Donald Trump, lors de son passage à Mobile, Alabama, le 17 décembre

Trump: «S'il le faut, nous aurons une course aux armements»

Les États-Unis n'hésiteront pas à réagir sous une présidence Trump si un autre pays augmente ses capacités nucléaires, a déclaré vendredi Sean Spicer, futur porte-parole de la Maison-Blanche.
«Il y a des pays autour de la planète en ce moment qui parlent d'augmenter leurs capacités nucléaires. Et les États-Unis ne vont pas observer ça de loin et permettre que cela arrive sans agir en conséquence», a-t-il déclaré sur CNN.

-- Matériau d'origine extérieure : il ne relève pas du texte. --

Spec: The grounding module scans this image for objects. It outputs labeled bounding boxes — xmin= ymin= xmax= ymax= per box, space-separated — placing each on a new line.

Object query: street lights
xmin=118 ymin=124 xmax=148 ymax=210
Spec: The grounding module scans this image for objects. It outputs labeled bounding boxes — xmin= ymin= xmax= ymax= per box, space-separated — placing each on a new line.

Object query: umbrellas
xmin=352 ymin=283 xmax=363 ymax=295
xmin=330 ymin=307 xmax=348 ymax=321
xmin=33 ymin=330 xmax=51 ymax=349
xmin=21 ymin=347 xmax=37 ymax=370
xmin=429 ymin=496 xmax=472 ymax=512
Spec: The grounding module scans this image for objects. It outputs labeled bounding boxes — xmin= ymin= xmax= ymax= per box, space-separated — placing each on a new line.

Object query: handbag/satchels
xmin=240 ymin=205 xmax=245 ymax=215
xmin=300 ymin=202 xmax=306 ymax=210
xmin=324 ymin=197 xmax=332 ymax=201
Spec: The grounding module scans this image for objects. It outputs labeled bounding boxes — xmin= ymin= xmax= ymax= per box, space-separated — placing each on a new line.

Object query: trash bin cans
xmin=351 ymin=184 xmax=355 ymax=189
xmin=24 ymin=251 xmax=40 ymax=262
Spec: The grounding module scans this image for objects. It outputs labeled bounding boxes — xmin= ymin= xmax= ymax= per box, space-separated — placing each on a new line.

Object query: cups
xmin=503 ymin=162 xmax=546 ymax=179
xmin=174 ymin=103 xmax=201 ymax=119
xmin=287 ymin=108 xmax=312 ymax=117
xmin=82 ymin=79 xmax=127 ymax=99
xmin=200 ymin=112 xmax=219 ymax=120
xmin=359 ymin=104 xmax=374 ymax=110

Lorsqu'on lui a demandé s'il parlait spécifiquement de Moscou, Sean Spicer a répondu «Je parle de la Russie. Il ne s'agit pas seulement d'un pays, mais de n'importe quel pays.»
Plus tôt vendredi matin, une journaliste de la chaîne américaine MSNBC, Mika Brzezinski, a annoncé à l'antenne que le président élu venait de lui dire, par téléphone et hors antenne: «S'il le faut, nous aurons une course aux armements. Nous les dépasserons à chaque étape et nous leur survivrons.»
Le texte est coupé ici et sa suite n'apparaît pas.